Afuera seguía el agite de Los Caligaris, que terminaron de tocar y su público tenía ganas de acompañarlos un poco más. A la salida de La Trastienda estaba el micro de la banda y la vereda ya se mezclaba con todos los que esperábamos entrar a ver a Los Tabaleros. Se daba el pase de antorcha y así lograba mantenerse viva la energía contagiada entre todos.
Pasadas las 12 empezaron a sonar las guitarras de “Once”, el himno al barrio porteño que describe en imágenes perfectas esas cuadras, tal como alguna vez lo supo hacer Sumo con el Abasto.

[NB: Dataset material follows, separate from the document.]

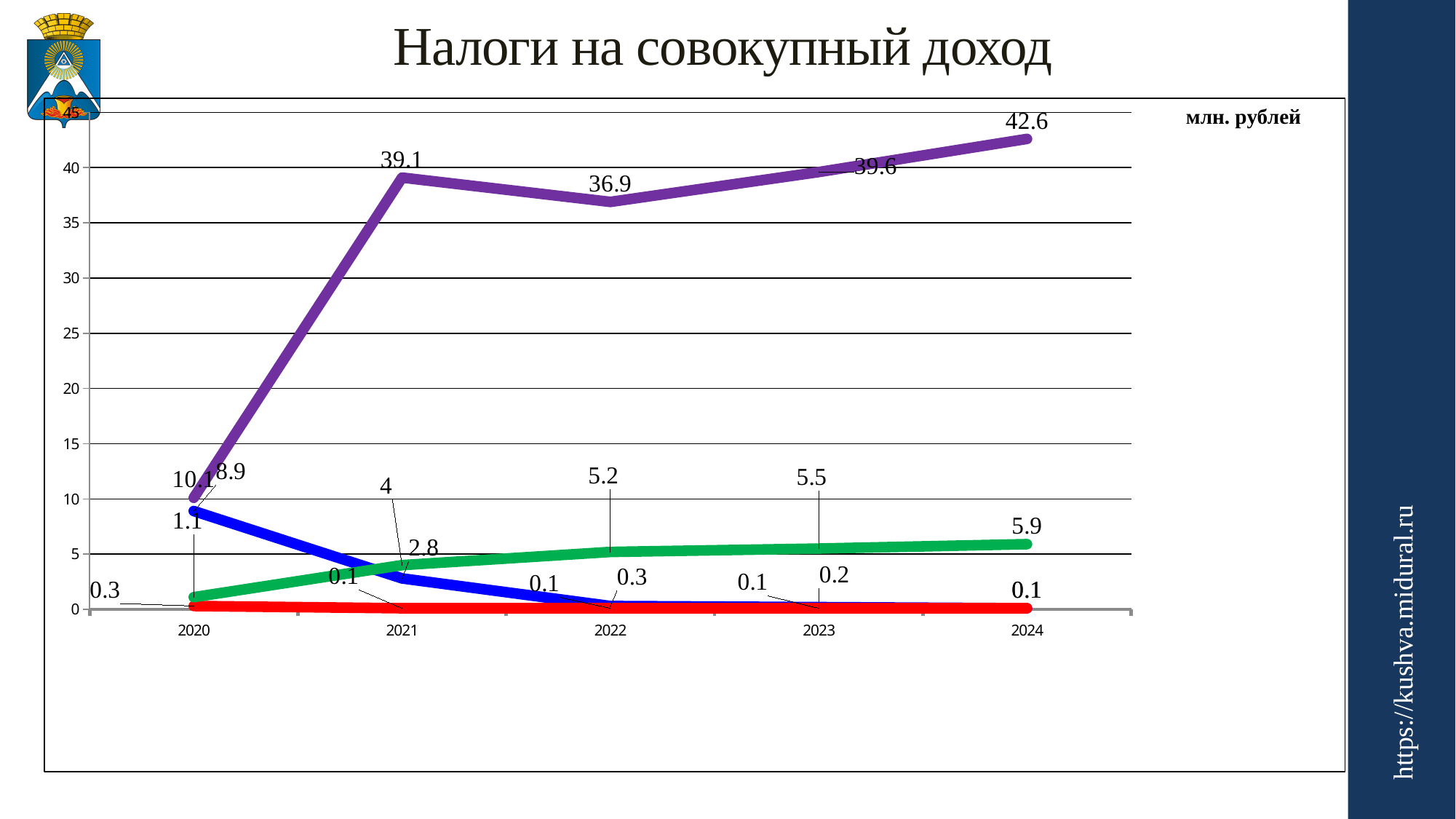
In which year does the purple line have its lowest value? 2020 What is the title of the chart? Налоги на совокупный доход How many years are shown on the x axis? 5 What is the value of the blue line in 2020? 8.9 Does the green line rise or fall from 2020 to 2024? rise In which year does the purple line reach its highest value? 2024 What is the value of the purple line in 2024? 42.6 What is the value of the green line in 2024? 5.9 What is the value of the purple line in 2021? 39.1 What type of chart is shown on the slide? line chart Which is larger for the purple line: the value in 2021 or in 2023? 2023 What is the difference between the purple line's values in 2024 and 2020? 32.5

Fuertes como un rayo, siguieron con su “Demonio paraguayo” y su “pa-ra-pá-pá” que suena a grito de batalla.
La “Explosión” de felicidad cambió en un segundo con su próxima canción, “Que no se vea”, de su disco Lolita, de acordes más oscuros. Con “Bicicleta” se notaron más que nunca los coros de las chicas presentes, que sintieron que esa letra iba dedicada a cada una de ellas. Luego siguió otro tema de ese álbum, “Mi amigo el rey”.
Beto Martinez, en voz, guitarra y pandereta, es el extrovertido: el que interactúa más con la gente, el que estira el micrófono para dar voz al canto popular y el responsable de llenar los intervalos de silencio entre temas. Una breve historia sobre una madrugada dio pie a uno de las canciones que va a integrar su próximo disco. “A las 3” es una escena de todo lo que puede llegar a pasarle a cualquiera con un insomnio inesperado.
Después fue el momento de un cover, “El arriero” de Atahualpa Yupanqui. Su versión se caracteriza por un ritmo lento con las voces armonizadas de toda la banda, con un estribillo en donde el compás se acelera y los bombos y percusión juegan un rol clave. El otro cover de la noche fue “Chakay Manta” de una banda emblema para ellos, Los Chalchaleros. Las luces se volvieron azules y, en este clima surreal, Los Tabaleros mostraron cómo es posible hacer un folclore urbano, actual y sin miedo de llenarlo de rock.
Los siete arriba del escenario tienen pantalones oscuros y camisas de manga corta floreadas. Y barbas, muchas barbas. Como alguna vez dijeron, son “muchachos del folclor que tienden al rock por vicio”. Su actitud punk tocando chacareras y huaynos, los convierte en algo original y atractivo para cualquier generación.
Su talento no sólo incluye poder fusionar distintos géneros musicales sino lograr letras que tengan melancolía, humor e ironía mezclados entre sus versos. “En tus ojos negros de alegría y de maldad la muerte se cansa de morir”, reza “Carmesí”. “Me hice adicto al crack, si vendo el pasaporte consigo más”, dice “Gatito curioso”. Todo eso convive al mismo tiempo, de manera psicodélica y orgánica.
Presentaron una canción inédita, interpretada por Félix Mateos, quien carga el bombo y es autor de varios temas de la banda. Más tarde vino “Jazmín del país” y “Niño”. Cuando llegó el turno de “Chiquita”, con una intro en francés, sólo quedaron 4 en el escenario y una guitarra eléctrica que se adueñó del solo final.
No había mucho tiempo restante de show y, obviamente, había que condensar todo lo que aún faltaba. Sin preámbulos, interpretaron las melodías más conocidas de la banda: “Mancha de humedad”, “Ángel caído” y, su máximo hit hasta el momento, “El amor no existe”. Pero era momento de hacer una pausa y presentar a quien se convirtió en un tabalero más.
Martin Fabio, o el Mono de Kapanga, apareció sorprendentemente en el escenario. Y digo de manera inesperada, ya que su banda había tocado hace unos minutos por Palermo. Pero, evidentemente, el amor sí existe entre ellos y se hizo presente con “Escalera”. Un teatro lleno tapaba la voz del Mono, que con su carisma y trayectoria ya sabe más que bien cómo entretener a las masas. Cerraron su show con otro tema icónico y responsable de enloquecer a punto de pogo, “Es un negro”.
Después de 21 temas, y la segunda “Fiesta Infierno” con localidades agotadas, no queda más que esperar la salida del nuevo disco y el anuncio de una nueva fecha para aplacar la ansiedad de esta banda que nos enseña que todo puede ser posible.